>> Start SUPPLIED ENTRIES

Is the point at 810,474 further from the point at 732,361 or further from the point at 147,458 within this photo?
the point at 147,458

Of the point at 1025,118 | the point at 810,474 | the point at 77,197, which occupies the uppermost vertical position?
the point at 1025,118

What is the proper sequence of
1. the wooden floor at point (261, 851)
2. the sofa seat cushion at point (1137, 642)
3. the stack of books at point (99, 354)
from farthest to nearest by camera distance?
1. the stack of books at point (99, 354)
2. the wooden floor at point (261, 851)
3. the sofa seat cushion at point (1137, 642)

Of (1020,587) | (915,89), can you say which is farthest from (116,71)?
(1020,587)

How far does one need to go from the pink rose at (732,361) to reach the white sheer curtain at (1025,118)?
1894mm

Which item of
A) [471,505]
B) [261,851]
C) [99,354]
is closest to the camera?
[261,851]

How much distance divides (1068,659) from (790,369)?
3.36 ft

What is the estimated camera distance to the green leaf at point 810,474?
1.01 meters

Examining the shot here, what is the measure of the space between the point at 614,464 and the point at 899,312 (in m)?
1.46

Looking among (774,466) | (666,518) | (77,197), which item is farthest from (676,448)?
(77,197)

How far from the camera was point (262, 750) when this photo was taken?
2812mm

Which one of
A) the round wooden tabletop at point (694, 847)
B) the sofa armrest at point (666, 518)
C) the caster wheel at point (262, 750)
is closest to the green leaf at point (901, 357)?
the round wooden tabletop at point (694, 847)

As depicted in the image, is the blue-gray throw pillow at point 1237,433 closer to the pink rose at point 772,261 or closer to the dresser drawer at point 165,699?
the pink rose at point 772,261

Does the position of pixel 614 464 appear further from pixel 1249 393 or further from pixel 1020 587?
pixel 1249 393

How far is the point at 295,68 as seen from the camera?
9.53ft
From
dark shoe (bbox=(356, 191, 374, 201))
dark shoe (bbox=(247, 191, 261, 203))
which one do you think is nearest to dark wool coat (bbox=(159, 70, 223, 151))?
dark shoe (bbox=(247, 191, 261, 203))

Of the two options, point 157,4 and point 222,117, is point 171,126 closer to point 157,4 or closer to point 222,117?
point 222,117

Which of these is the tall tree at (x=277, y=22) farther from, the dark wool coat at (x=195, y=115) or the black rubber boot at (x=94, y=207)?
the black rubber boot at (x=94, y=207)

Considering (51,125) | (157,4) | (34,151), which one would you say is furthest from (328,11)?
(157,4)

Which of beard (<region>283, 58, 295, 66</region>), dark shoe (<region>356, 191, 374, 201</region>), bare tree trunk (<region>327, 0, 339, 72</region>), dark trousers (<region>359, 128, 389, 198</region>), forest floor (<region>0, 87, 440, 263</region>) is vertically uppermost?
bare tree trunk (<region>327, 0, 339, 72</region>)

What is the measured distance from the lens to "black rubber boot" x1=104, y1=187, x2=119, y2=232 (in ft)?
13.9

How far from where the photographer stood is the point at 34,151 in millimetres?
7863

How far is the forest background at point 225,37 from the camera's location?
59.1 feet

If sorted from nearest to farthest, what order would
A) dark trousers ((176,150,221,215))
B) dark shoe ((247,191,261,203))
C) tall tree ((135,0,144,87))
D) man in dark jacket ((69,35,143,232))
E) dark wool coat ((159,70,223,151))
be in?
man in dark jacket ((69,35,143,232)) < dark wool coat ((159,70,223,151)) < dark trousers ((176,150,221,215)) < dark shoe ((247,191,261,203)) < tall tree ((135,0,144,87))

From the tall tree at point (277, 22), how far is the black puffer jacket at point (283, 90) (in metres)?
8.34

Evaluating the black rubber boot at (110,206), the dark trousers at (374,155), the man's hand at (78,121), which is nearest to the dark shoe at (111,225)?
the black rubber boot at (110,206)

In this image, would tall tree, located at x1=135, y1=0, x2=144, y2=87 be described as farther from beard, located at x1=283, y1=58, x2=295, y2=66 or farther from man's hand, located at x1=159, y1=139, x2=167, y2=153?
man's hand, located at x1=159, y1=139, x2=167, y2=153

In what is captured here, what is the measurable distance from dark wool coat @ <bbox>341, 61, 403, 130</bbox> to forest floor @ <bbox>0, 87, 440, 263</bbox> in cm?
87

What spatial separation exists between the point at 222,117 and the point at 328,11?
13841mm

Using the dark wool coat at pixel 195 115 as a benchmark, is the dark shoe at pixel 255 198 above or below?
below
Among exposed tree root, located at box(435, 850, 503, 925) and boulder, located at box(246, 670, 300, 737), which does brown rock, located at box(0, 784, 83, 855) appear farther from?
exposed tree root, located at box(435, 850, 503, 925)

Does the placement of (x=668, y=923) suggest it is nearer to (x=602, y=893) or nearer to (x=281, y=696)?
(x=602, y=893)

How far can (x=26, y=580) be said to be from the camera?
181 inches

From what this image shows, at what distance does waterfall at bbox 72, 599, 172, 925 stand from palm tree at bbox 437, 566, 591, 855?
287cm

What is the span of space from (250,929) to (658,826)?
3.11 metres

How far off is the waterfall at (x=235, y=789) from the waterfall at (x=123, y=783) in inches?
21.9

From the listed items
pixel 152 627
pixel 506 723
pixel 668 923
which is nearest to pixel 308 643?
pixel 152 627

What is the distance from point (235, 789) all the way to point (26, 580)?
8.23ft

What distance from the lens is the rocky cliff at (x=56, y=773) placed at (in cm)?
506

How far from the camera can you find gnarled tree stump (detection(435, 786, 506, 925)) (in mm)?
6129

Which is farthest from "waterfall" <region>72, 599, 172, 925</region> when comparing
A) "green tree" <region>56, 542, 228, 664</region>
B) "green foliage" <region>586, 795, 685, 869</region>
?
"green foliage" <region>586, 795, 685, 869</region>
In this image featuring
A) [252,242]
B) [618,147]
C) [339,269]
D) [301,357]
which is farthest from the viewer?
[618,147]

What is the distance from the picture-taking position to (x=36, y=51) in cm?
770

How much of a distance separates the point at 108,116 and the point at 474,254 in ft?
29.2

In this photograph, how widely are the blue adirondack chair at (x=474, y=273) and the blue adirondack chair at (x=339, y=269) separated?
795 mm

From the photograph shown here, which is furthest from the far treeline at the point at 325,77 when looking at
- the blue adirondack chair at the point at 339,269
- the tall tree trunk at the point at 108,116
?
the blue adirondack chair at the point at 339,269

>> End SUPPLIED ENTRIES

Copy out all of the data above line for line, keeping each answer with its item.

Is the point at 810,474 further from the point at 732,361 or further from the point at 147,458 within this photo?
the point at 147,458

Of the point at 1025,118 | the point at 810,474 | the point at 77,197, which occupies the uppermost vertical position?
the point at 1025,118

What is the proper sequence of
1. the wooden floor at point (261, 851)
2. the sofa seat cushion at point (1137, 642)
3. the stack of books at point (99, 354)
from farthest to nearest by camera distance?
1. the stack of books at point (99, 354)
2. the wooden floor at point (261, 851)
3. the sofa seat cushion at point (1137, 642)

Of (1020,587) | (915,89), can you say which is farthest from (116,71)?
(1020,587)

How far does one need to go from the pink rose at (732,361) to reach the white sheer curtain at (1025,118)?
1894mm

Which item of
A) [471,505]
B) [261,851]
C) [99,354]
is closest to the camera?
[261,851]

How much distance divides (1068,659) from (790,369)?
3.36 ft

What is the estimated camera distance to the green leaf at point 810,474?
1.01 meters

Examining the shot here, what is the measure of the space between the point at 614,464 and the point at 899,312 (in m)?
1.46

Looking among (774,466) | (666,518) | (77,197), which item is farthest from (676,448)?
(77,197)

How far from the camera was point (262, 750) when this photo was taken?
2812mm

Which one of
A) the round wooden tabletop at point (694, 847)
B) the sofa armrest at point (666, 518)
C) the caster wheel at point (262, 750)
is closest to the green leaf at point (901, 357)?
the round wooden tabletop at point (694, 847)

As depicted in the image, is the blue-gray throw pillow at point 1237,433 closer to the pink rose at point 772,261 or closer to the dresser drawer at point 165,699?
the pink rose at point 772,261

Does the position of pixel 614 464 appear further from pixel 1249 393 or further from pixel 1020 587?
pixel 1249 393

How far is the point at 295,68 as seen from the camera?
9.53ft
From
dark shoe (bbox=(356, 191, 374, 201))
dark shoe (bbox=(247, 191, 261, 203))
which one do you think is nearest to dark wool coat (bbox=(159, 70, 223, 151))?
dark shoe (bbox=(247, 191, 261, 203))

Of the two options, point 157,4 and point 222,117, is point 171,126 closer to point 157,4 or closer to point 222,117?
point 222,117

Which of these is the tall tree at (x=277, y=22) farther from, the dark wool coat at (x=195, y=115) or the black rubber boot at (x=94, y=207)?
the black rubber boot at (x=94, y=207)

Considering (51,125) | (157,4) | (34,151), which one would you say is furthest from (328,11)?
(157,4)

Which of beard (<region>283, 58, 295, 66</region>), dark shoe (<region>356, 191, 374, 201</region>), bare tree trunk (<region>327, 0, 339, 72</region>), dark trousers (<region>359, 128, 389, 198</region>), forest floor (<region>0, 87, 440, 263</region>) is vertically uppermost?
bare tree trunk (<region>327, 0, 339, 72</region>)

What is the measured distance from the lens to "black rubber boot" x1=104, y1=187, x2=119, y2=232 (in ft)?
13.9

How far from where the photographer stood is the point at 34,151 in millimetres?
7863

How far is the forest background at point 225,37 from the camera's location?
59.1 feet

If sorted from nearest to farthest, what order would
A) dark trousers ((176,150,221,215))
B) dark shoe ((247,191,261,203))
C) tall tree ((135,0,144,87))
D) man in dark jacket ((69,35,143,232))
E) dark wool coat ((159,70,223,151))
be in?
man in dark jacket ((69,35,143,232)) < dark wool coat ((159,70,223,151)) < dark trousers ((176,150,221,215)) < dark shoe ((247,191,261,203)) < tall tree ((135,0,144,87))

From the tall tree at point (277, 22), how far is the black puffer jacket at point (283, 90) (in metres)?
8.34

Evaluating the black rubber boot at (110,206), the dark trousers at (374,155), the man's hand at (78,121), which is nearest to the dark shoe at (111,225)?
the black rubber boot at (110,206)

In this image, would tall tree, located at x1=135, y1=0, x2=144, y2=87 be described as farther from beard, located at x1=283, y1=58, x2=295, y2=66 or farther from man's hand, located at x1=159, y1=139, x2=167, y2=153?
man's hand, located at x1=159, y1=139, x2=167, y2=153

In what is captured here, what is the measurable distance from dark wool coat @ <bbox>341, 61, 403, 130</bbox> to forest floor @ <bbox>0, 87, 440, 263</bbox> in cm?
87

What spatial separation exists between the point at 222,117 and the point at 328,11?
13841mm

Using the dark wool coat at pixel 195 115 as a benchmark, is the dark shoe at pixel 255 198 above or below?
below
Among exposed tree root, located at box(435, 850, 503, 925) and boulder, located at box(246, 670, 300, 737), which does brown rock, located at box(0, 784, 83, 855) appear farther from?
exposed tree root, located at box(435, 850, 503, 925)

Does the placement of (x=668, y=923) suggest it is nearer to (x=602, y=893) or nearer to (x=281, y=696)?
(x=602, y=893)

How far can (x=26, y=580) be said to be from the camera?
181 inches

From what this image shows, at what distance does waterfall at bbox 72, 599, 172, 925 stand from palm tree at bbox 437, 566, 591, 855?
287cm

What is the span of space from (250,929) to (658,826)?
3.11 metres

How far off is the waterfall at (x=235, y=789) from the waterfall at (x=123, y=783) in inches?
21.9

From the listed items
pixel 152 627
pixel 506 723
pixel 668 923
which is nearest to pixel 308 643?
pixel 152 627

What is the distance from point (235, 789) all the way to point (26, 580)?
8.23ft

What distance from the lens is the rocky cliff at (x=56, y=773) placed at (in cm)?
506

How far from the camera can you find gnarled tree stump (detection(435, 786, 506, 925)) (in mm)?
6129

Which is farthest from "waterfall" <region>72, 599, 172, 925</region> when comparing
A) "green tree" <region>56, 542, 228, 664</region>
B) "green foliage" <region>586, 795, 685, 869</region>
?
"green foliage" <region>586, 795, 685, 869</region>
In this image featuring
A) [252,242]
B) [618,147]
C) [339,269]
D) [301,357]
which is farthest from the viewer?
[618,147]

What is the distance from the picture-taking position to (x=36, y=51) in cm?
770

How much of a distance separates the point at 108,116 and the point at 474,254 in ft?
29.2

In this photograph, how widely are the blue adirondack chair at (x=474, y=273) and the blue adirondack chair at (x=339, y=269) separated?
795 mm

From the photograph shown here, which is furthest from the far treeline at the point at 325,77 when looking at
- the blue adirondack chair at the point at 339,269
- the tall tree trunk at the point at 108,116
?
the blue adirondack chair at the point at 339,269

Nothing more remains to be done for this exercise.